Las alertas en los pasillos de la ONSC se encendieron cuando Ruth, una compañera de trabajo de Sasias, notó los cambios de conducta en la joven y las dinámicas que se daban a puertas cerradas. Ante la extrema juventud de Victoria y su incapacidad inicial para dimensionar la gravedad de los hechos, fue esta compañera quien radicó una primera queja formal sobre las anomalías en las horas docentes.
“Todo empezó con una manipulación, él me manipulaba la cabeza. Yo no quería quedarme sin trabajo, no sabía qué estaba haciendo y no tenía quién me dijera que estaba mal”, narró Sasias en uno de los videos, visiblemente afectada. “Me hizo odiar a una compañera porque ella se dio cuenta de todo lo que estaba pasando”, agregó, en referencia a la red de aislamiento que el jerarca habría tejido a su alrededor.
La respuesta institucional ante el escándalo administrativo fue, cuando menos, polémica. El sumario formal instruido contra Centurión por las irregularidades en los pagos concluyó con una recomendación explícita de los servicios jurídicos: suspender al director de la ENAP por el término de seis meses. Sin embargo, el entonces director general de la ONSC, Ariel Sánchez, decidió recortar drásticamente la medida y aplicar una sanción de apenas 15 días, permitiendo que el funcionario mantuviera su posición de poder casi intacta.
El silencio administrativo también golpeó las puertas del MIDES. Sasias aseguró que, antes de recurrir a la exposición pública en redes sociales, intentó alertar a los coordinadores directos del programa Accesos sobre la situación de acoso y manipulación que sufría.

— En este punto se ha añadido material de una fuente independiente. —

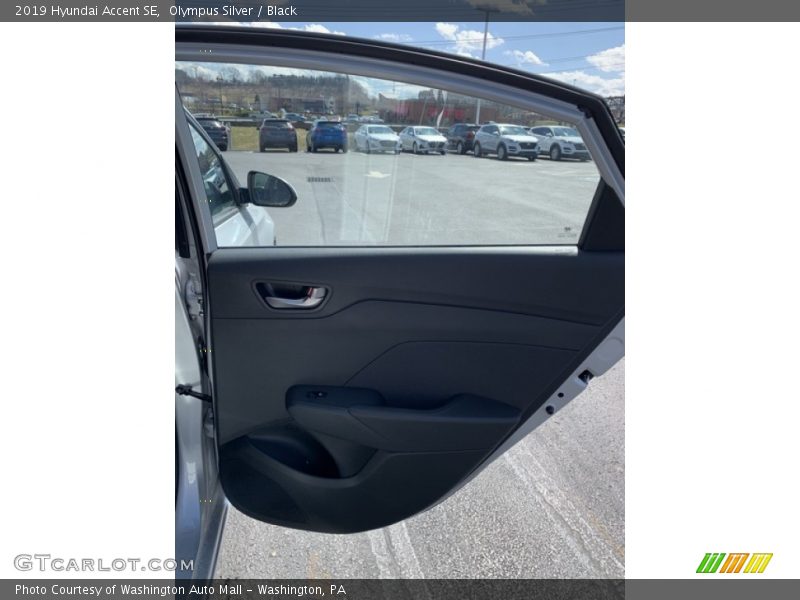 Olympus Silver / Black 2019 Hyundai Accent SE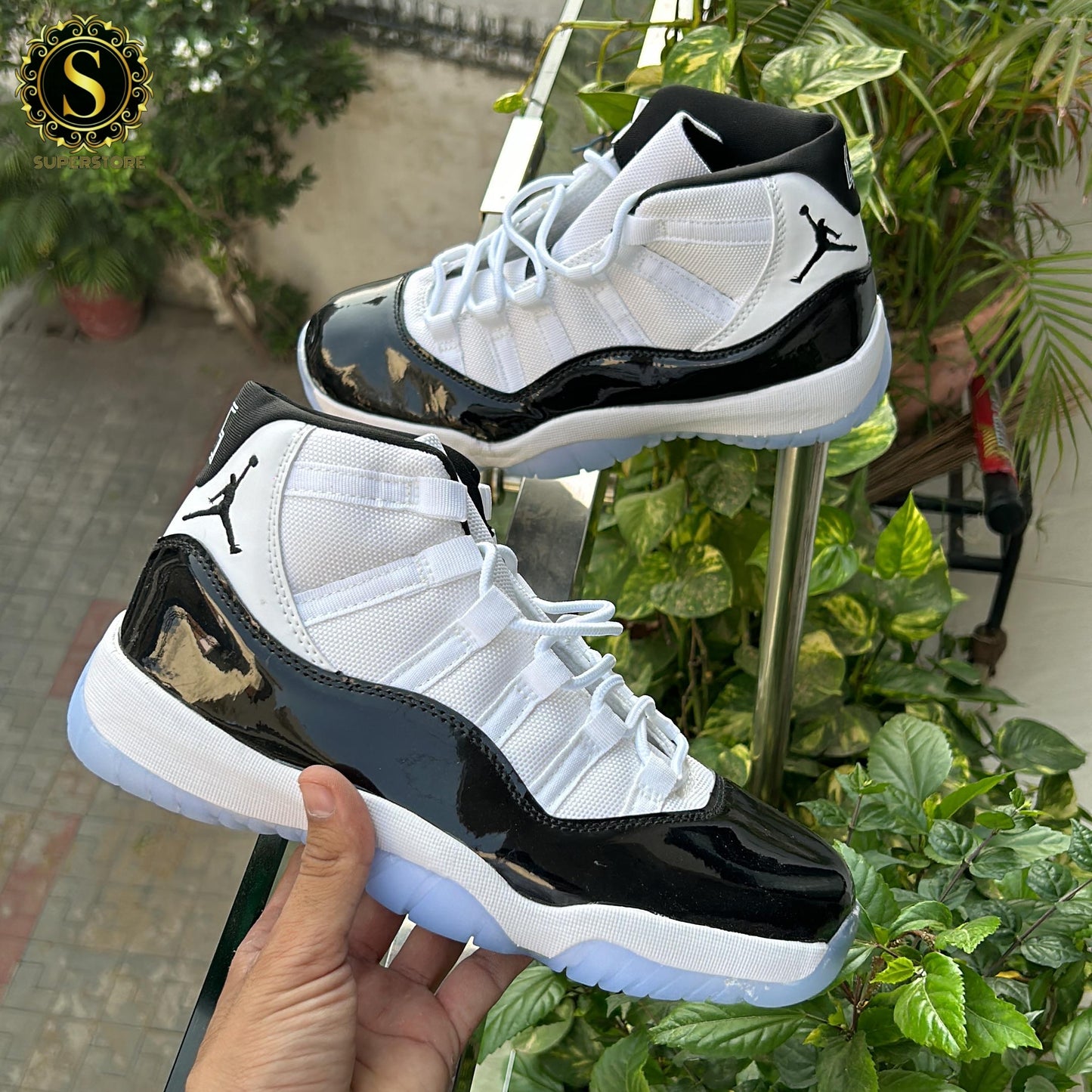 Nike air jordan retro 11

La respuesta del ministerio fue la indiferencia absoluta; las planillas siguieron firmándose y las reuniones continuaron sin que se abriera un canal de contención técnica para una trabajadora en situación de extrema vulnerabilidad.
El marco legal en Uruguay es tajante pero los mecanismos de control fallaron en cadena. La Ley N.° 18.561 define el acoso sexual en el ámbito público como una falta muy grave, y establece responsabilidades administrativas y penales severas para los jerarcas que, estando en conocimiento de una situación de asimetría y abuso de poder, omitan denunciar los hechos o atenúen las sanciones para encubrir a los mandosmedios.
“Allá adentro nadie se puede enterar de nada, porque no sabés qué puede pasar contigo”, sentenció la joven al cierre de su declaración pública. Hoy, con los videos circulando en las pantallas de los teléfonos de miles de funcionarios públicos, el caso expone la fragilidad de los protocolos de protección a los trabajadores subcontratados del Estado y la discrecionalidad con la que se archivaron y suavizaron las conductas de los jerarcas señalados.